When under threat, some bacteria can shield themselves in a slimy protective layer, known as a biofilm. It is made up of communities of bacteria held together to protect themselves from attack.

Biofilms cause dental plaque and sinusitis; in healthcare, biofilms can lead to life threatening and difficult to treat infections, particularly on medical implants such as catheters, heart valves, artificial hips and even breast implants. They also they coat the outside of ships and boats polluting the water.

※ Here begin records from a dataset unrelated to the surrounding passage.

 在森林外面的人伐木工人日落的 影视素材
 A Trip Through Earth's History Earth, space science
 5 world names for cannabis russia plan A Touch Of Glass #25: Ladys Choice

Publishing in the Journal of Biological Chemistry, the team reveal how a molecular switch regulates biofilm formation. This new understanding could help identify a new target for antibiotics and prevent other biofilms from forming.

In order to thwart them from causing disease and biopollution, a Newcastle University team have been studying at the molecular level how bacteria form biofilms in the first instance.

They reveal how the master regulator of biofilm formation, a protein called SinR, acts in the model bacterium, Bacillus subtilis.

Richard Lewis, professor of structural biology in the Institute for Cell and Molecular Biosciences who led the research says, ''SinR is a bit like a rocker switch, a domestic light switch for instance. In the "down" position, when SinR is bound to DNA, the proteins required to make a biofilm are turned off and the bacteria are free to move. In the "up" position, SinR is no longer bound to DNA and instead interacts with other proteins, and the biofilms genes are turned on.''

SinR is a DNA-binding protein that acts to inhibit the expression of proteins required for the synthesis of the molecular glue that holds the biofilm together.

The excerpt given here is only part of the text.